300th a proud moment
Rugby league history is well decorated with legends who have represented the game over the years. Every one of them has come and gone yet each will forever endure.
Wally Lewis, Darren Lockyer and Brad Fittler have all been poster boys of their playing generations.
Who will be that icon of the current era? Who will be the man to symbolize the 2010s?
The debate will rage but you will be hard pressed to overlook the man who is the current leader of his club, state and country.
"Most guys would say they haven't seen a better dummy half but I don't think there has been a better player than Cameron Smith," Storm coach Craig Bellamy said.
"I'm 56 years old so I've seen a fair few over the years and I don't think I've seen as good a player as Cameron and consistently good as well."
On Friday night Cameron Smith will run onto AAMI Park for his 300th NRL game, becoming the first Storm player to do so.
He will also be just the 10th player in the game's history to reach the milestone with the one club and it is that achievement that holds the most weight for the 32-year-old.
"The proudest part of achieving 300 games is that I've managed to do it at the one club, the club that gave me an opportunity to start my career in the NRL," Smith said.
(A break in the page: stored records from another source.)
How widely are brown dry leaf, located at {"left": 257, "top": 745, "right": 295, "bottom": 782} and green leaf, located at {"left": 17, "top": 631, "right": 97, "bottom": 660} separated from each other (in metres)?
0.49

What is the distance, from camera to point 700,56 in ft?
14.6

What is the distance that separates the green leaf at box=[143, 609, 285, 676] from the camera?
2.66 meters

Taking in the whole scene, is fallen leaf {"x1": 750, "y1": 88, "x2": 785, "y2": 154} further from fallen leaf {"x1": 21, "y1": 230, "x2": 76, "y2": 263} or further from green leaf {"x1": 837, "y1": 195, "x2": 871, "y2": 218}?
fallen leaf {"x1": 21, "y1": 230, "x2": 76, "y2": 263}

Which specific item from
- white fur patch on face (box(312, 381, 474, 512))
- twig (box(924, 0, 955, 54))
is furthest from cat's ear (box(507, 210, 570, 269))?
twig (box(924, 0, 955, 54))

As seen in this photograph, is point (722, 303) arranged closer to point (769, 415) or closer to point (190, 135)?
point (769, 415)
"I think everyone knows I had an opportunity to go elsewhere at the end of last year but the decision that was right for me and right for my family was always to stay in Melbourne and I'm very glad to make that decision.
"This was obviously a big part of that, to stay at the one club and achieve a milestone like this, not many guys get to do it."
Last year the Broncos came with a bucket load of cash in an attempt to lure the decorated hooker back north.
However Smith ultimately chose to remain in Melbourne and in doing so will play in purple until the end of 2018. This puts the durable 32-year-old well within reach of eclipsing Darryn Locker's all-time games record of 355.
Some ankle issues in recent years aside, Smith has managed to remain remarkably fit over his 14 seasons as he has juggles club, state and international duties.
On top of his soon-to-be 300 first grade appearances, he has also played a Queensland-record 36 Origin games (equal with Lockyer) and 43 tests for Australia, 20 of them as captain of the green and gold.
What has been the secret to his sustained excellence? The answer has him beat.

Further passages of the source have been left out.